Guilherme Derrite (PL), secretário de Segurança Pública do estado de São Paulo, descartou na manhã desta terça-feira (30), a participação do PCC (Primeiro Comando da Capital) nos casos de contaminação de bebidas por metanol. Até agora, ao menos três pessoas morreram e outras dez foram intoxicadas apenas no estado de São Paulo.
Inicialmente, se levantou uma suspeita de participação da facção criminosa na falsificação de bebidas. No entanto, Derrite, que faz uma reunião com o governador Tarcísio de Freitas (Republicanos) nesta manhã, afastou a possibilidade.
Ele falou em rápida entrevista à Rede Globo, antes do encontro com o governador de São Paulo. “Completamente descartada a hipótese do PCC”, disse o secretário de Segurança Pública.
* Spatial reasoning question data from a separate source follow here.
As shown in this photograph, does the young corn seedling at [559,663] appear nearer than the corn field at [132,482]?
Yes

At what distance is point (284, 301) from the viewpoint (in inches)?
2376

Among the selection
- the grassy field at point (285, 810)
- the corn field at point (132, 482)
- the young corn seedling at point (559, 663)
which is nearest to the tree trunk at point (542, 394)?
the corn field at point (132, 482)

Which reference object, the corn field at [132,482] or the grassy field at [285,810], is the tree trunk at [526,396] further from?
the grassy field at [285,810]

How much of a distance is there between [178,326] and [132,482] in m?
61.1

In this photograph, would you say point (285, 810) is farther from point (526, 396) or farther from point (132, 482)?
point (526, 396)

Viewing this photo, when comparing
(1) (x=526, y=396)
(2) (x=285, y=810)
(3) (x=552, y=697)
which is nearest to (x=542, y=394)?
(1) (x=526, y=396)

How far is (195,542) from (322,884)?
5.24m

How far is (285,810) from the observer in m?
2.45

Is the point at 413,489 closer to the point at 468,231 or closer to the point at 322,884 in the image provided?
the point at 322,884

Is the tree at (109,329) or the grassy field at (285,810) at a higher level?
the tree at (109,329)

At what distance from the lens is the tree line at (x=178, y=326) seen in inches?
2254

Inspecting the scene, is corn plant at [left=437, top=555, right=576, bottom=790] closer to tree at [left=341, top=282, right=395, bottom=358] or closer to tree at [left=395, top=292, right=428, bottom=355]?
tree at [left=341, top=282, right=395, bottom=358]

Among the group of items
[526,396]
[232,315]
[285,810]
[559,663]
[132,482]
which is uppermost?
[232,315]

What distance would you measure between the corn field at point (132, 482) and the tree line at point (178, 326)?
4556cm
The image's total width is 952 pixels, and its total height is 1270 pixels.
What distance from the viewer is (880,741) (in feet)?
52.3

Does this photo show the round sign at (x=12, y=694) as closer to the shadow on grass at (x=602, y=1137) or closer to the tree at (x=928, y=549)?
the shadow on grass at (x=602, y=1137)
PCC está por trás de várias ações

Essa possível participação do PCC, agora descartada, surgiu por conta das diversas áreas de atuação da facção criminosa. Além do tráfico de drogas, o crime organizado também comanda postos de combustíveis e até mesmo fintechs (bancos digitais), além de motéis e outros comércios, como forma de ‘lavar’ o dinheiro do crime.
Além do governador do estado, Derrite também se encontra nesta manhã com o secretário de Saúde de São Paulo, Eleuses Paiva. A ideia é iniciar um plano eficaz de fiscalização contra os comércios que vendem essas bebidas falsificadas.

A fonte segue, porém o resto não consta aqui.